Sex and sexuality has always been and fraught and dangerous territory for us. Largely because we are governed by the idea that morality is equal to sexual modesty, the manifestation of which starts with our clothes and carries on to really anything- sitting next to a boy/girl in class, an inadvertent meeting of eyes, a prank call, actual dating. Our hysteria with policing our bodies and their natural impulses is so extreme now that far from guarding one’s chastity, now our every notion of intersex interactions has mutated into a freakish “hansi tou phansi” mentality. Just the other day I was at an intersection, laughing with a friend in the car. The man in the car alongside saw me laugh and thought it was meant for him, which he then interpreted as an invitation to follow the car to the next red light, where he proceeded to leer at me. I did the only thing that works with this kind of behaviour: roll my window down and ask him what he was looking at. It frightened the bejeezus out of him. In an environment where you can’t even laugh without some moron taking it the wrong way, making a rape allegation is a huge, soberingly serious issue and cannot be brushed aside so easily.

It is simplistic and irresponsible to perpetually blame the victim, which is the norm. This isn’t just one of those “but in the civilised West they don’t”; this is the sad norm across societies all over the globe. The woman must have done something to provoke the attack- why was she in a shady neighbourhood by herself, why was she wearing those clothes, why did she go out in the first place and in this case, why did she have a boyfriend at all, let alone go to a hotel with him. Didn’t she know something like that would only have one outcome- precisely what happened? The underlying judgement here is that she deserved it. That a seventeen year old had it coming for trusting a man she liked, maybe even loved, and for going anywhere with him. That girls and women who dare to be sexually or emotionally ‘forward’ are therefore cast from the pale of decency, and in the wilderness outside of it, are fair game for anyone.

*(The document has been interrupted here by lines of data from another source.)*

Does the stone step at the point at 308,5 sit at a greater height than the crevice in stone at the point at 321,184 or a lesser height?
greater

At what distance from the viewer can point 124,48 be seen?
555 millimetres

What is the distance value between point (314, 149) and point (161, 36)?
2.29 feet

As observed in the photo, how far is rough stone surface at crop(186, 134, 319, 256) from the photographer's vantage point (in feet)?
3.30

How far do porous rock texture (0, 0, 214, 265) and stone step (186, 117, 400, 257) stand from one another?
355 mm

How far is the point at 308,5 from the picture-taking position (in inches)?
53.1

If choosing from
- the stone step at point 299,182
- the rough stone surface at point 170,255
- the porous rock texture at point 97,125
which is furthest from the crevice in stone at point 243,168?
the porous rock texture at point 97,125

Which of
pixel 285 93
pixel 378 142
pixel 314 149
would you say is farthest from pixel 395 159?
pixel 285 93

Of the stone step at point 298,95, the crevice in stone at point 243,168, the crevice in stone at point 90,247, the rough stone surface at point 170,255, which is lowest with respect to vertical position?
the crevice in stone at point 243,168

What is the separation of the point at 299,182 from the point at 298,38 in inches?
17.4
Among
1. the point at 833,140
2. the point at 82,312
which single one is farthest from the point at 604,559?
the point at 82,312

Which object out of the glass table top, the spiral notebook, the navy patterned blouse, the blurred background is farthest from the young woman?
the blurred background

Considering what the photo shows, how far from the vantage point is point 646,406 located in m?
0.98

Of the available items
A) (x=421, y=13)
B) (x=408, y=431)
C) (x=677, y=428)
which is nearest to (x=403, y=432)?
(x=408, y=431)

These social mores would perhaps make some sense if they were adhered to. The internet, cell phones and the widespread and inexpensive access to both have resulted in a boom in technological romance. From a barely literate serving boy to shopgirls, teenagers at school and weird old men; everyone’s got the ability now to ‘make friendship’ with just about anyone. It’s as simple as a secondhand phone and one hundred rupees worth of all-night-free credit and voilà! Out the window fly all those finger wagging tales about never talking to the opposite sex, let alone meeting them in a shopping mall or restaurant, accepting gifts and generally being a couple. There is a very real reason why Valentine’s Day is a huge phenomenon now; you can be assured that all the thousand rupee roses and teddy bears holding hearts are not being purchased by married people to give to their spouses.

So where do we get off judging anyone, let alone condemning them if a matter of the heart goes wrong? The fact of the matter is that a young person (for terrible and traumatic things happen to boys too) went through a horrific experience where her personal safety was comprised as well as her emotional and sexual integrity. Given how secretive one has to be about any of it in the first place, for a girl to make this kind of accusation must mean that she was deeply troubled and afraid. Most rape and assault goes unreported because people, quite rightly, are afraid of the consequences, starting with the reaction of one’s parents. Add to the mix one’s femaleness- for men are not judged half as harshly for being sexual beings- and one is already on the back foot. The victim has already tried to kill herself. Somehow that doesn’t seem to be the modus operandi of a seasoned liar- it represents despair. It’s high time we pulled our heads out of the judgmental, all-talk-and-no-heart sand and acknowledged that young people are getting together, whether we like it or not, so that we can take steps to protect them. Nobody has ever been able to stop or eradicate evil from any society, because it’s impossible. So our duty to our children and to other people’s children lies in being able to create safety for them in the midst of malice and evil intent so that someday nobody’s teenager, girl or boy, will experience what this young girl did.